§ Selected passage
▬▬▬▬▬▬
Optimization Models for Collaborative Vessel Allocation : A Computational Study of How Collaboration Between Shipping Companies Can Reduce Fuel Costs and CO2 Emissions
Abstract
Transportation by sea entails costs for shipping companies as well as emissions that
contributes to the challenges regarding global warming. A variety of approaches can be
implemented in order to facilitate reductions of these measures. In our thesis, we study
how collaboration between shipping companies that carries out a sequence of deliveries
with time windows can be a way of reducing fuel costs and CO2 emissions. To explore
this, we formulate two optimization models in terms of mixed integer linear problems that
minimizes the fuel costs resulting from the sequence of deliveries. The main decisions to
be made in these models are the vessel allocation and the choice of speed levels. Fuel
consumption forms the basis for the fuel costs and the CO2 emissions. Because the
relationship between speed and fuel consumption is nonlinear, the relationship is linearized
to formulate linear models. Collaboration is defined in terms of a collaborative decision of
vessel allocation and speed levels where the shipping companies join their fleets of vessels
and the deliveries that are requested to be carried out.
▬▬▬▬▬▬
§ Things to do
[a] According to the vessel allocation abstract, what are the main decisions to be made in the two optimization models?
[b] Carry on writing the vessel allocation abstract, starting after its last sentence.

Saved entries
▬▬▬▬▬▬
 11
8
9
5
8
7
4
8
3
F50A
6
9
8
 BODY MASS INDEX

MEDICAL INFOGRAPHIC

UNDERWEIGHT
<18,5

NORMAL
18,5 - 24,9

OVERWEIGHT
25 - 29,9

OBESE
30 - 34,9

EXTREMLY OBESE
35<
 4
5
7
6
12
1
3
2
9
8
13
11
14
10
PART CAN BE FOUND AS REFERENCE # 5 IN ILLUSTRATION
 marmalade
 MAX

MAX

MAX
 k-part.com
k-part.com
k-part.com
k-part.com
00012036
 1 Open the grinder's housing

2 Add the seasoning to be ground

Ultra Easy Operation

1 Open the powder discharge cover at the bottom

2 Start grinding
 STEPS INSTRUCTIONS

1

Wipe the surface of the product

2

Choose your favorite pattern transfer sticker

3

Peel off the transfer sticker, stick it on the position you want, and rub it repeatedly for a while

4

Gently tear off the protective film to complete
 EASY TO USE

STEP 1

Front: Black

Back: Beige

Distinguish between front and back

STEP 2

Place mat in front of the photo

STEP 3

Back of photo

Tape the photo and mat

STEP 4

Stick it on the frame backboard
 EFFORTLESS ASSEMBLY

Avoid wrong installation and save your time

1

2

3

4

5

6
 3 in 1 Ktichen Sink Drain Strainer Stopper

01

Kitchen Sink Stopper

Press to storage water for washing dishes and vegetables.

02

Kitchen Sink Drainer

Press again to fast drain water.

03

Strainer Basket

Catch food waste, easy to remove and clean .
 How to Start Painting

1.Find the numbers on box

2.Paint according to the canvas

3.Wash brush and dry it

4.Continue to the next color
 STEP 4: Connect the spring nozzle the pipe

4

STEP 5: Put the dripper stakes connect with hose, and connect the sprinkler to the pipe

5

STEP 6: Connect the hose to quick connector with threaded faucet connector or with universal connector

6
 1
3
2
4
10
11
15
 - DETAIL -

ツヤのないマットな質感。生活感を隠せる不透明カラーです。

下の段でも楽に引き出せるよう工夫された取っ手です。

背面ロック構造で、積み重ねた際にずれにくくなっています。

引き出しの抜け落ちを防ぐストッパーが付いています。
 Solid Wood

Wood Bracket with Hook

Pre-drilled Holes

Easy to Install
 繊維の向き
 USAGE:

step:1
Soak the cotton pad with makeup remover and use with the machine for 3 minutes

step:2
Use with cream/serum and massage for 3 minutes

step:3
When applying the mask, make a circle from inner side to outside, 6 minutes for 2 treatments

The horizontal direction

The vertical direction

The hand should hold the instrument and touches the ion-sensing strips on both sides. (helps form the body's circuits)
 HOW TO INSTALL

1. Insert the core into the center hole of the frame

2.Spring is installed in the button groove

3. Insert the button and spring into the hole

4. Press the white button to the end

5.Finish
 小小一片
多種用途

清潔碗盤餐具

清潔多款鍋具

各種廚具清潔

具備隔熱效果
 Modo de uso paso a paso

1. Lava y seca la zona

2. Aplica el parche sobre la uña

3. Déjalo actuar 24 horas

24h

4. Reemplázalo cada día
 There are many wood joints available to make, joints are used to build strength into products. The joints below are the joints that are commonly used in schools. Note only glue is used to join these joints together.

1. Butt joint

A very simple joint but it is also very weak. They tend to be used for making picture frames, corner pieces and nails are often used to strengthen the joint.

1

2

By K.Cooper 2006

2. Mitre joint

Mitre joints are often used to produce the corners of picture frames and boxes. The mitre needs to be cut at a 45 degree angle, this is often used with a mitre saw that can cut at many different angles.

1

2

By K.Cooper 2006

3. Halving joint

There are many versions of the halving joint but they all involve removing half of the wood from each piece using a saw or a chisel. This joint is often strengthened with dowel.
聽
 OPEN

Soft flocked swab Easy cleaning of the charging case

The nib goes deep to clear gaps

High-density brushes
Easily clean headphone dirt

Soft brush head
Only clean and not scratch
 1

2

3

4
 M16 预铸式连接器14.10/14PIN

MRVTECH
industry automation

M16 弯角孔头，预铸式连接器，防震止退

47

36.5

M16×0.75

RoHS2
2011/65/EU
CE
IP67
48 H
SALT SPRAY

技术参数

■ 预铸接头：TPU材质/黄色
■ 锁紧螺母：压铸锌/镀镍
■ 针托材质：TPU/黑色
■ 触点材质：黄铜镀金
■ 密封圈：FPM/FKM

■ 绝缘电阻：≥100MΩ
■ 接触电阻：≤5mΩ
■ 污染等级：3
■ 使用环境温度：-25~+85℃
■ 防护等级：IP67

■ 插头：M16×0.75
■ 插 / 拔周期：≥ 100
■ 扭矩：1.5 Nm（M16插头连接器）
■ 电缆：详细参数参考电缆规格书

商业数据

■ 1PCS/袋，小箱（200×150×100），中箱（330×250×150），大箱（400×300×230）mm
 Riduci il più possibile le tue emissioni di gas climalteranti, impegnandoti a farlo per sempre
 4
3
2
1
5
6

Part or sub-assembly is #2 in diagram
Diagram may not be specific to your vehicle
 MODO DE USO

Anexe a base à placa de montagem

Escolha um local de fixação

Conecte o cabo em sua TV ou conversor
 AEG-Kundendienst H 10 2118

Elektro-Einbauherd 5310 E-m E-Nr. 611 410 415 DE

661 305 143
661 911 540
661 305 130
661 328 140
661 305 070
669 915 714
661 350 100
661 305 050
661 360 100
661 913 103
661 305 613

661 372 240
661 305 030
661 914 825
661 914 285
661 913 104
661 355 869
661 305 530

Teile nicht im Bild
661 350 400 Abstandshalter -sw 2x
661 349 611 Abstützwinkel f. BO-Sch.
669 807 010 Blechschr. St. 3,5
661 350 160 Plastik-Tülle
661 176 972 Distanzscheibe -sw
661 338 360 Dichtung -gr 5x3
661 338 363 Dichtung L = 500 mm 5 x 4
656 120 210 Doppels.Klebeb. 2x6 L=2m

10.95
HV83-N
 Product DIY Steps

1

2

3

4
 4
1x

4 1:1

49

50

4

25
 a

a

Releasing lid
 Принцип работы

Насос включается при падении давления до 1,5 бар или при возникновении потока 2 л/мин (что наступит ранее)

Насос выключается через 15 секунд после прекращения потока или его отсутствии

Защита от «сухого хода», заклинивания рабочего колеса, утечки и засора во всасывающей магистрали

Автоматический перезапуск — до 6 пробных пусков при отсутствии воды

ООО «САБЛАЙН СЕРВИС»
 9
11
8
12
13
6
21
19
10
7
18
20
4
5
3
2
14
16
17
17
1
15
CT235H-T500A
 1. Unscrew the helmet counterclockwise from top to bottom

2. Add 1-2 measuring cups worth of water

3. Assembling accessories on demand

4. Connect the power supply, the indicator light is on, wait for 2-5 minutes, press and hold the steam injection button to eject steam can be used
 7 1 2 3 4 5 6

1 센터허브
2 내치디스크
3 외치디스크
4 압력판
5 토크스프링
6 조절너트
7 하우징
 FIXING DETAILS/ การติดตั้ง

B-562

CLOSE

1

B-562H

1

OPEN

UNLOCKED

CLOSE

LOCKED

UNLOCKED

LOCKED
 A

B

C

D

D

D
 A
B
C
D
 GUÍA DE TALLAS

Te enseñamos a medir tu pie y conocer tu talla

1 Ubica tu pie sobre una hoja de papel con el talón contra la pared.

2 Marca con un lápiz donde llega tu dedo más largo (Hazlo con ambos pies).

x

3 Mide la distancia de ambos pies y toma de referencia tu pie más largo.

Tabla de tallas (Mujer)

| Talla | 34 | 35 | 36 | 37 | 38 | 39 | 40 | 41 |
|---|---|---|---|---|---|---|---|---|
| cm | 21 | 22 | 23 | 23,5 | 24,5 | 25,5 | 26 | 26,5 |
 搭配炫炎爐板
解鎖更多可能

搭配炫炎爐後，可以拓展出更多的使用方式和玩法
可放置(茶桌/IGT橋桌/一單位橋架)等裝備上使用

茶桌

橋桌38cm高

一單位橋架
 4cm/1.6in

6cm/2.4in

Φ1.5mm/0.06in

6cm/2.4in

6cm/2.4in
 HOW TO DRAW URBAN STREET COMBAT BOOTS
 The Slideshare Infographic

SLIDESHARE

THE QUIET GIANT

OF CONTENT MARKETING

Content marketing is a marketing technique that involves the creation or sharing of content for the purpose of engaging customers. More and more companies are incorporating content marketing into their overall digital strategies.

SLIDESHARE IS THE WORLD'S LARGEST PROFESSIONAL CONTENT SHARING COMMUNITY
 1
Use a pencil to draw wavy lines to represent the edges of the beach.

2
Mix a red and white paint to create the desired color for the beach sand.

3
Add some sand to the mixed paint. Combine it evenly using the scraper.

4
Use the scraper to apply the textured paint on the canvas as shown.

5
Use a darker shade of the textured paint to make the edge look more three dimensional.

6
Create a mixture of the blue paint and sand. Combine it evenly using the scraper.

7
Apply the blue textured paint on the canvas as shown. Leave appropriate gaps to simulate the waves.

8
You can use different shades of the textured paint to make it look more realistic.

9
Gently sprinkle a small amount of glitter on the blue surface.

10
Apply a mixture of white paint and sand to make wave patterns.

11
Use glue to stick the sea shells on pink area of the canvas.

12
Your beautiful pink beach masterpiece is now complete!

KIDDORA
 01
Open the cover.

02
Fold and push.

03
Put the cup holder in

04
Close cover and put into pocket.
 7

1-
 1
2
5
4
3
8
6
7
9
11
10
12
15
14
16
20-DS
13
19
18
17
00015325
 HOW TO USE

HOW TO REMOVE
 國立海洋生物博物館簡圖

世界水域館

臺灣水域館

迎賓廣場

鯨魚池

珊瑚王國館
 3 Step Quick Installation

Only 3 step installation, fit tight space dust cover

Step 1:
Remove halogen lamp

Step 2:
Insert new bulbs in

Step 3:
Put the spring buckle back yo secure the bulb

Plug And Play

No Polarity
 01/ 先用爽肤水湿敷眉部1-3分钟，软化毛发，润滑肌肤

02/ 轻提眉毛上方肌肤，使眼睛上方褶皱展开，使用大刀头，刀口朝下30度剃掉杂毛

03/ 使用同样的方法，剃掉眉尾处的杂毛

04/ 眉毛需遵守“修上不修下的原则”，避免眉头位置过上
▬▬▬▬▬▬
§ Responses per task
[a] The vessel allocation and the choice of speed levels.

[b]
In our computational study, the models are implemented using a dataset obtained from
the company Signal Ocean. In addition, data regarding fuel consumption is collected from
the Clarksons Research Portal. A variety of time window scenarios are implemented in
order to explore the effects of collaboration when the underlying assumptions changes.
The results show that joining the fleets of vessels and the requested deliveries in the
decision of vessel allocation and choice of speed levels implies considerable reductions in
both fuel costs and CO2 emissions.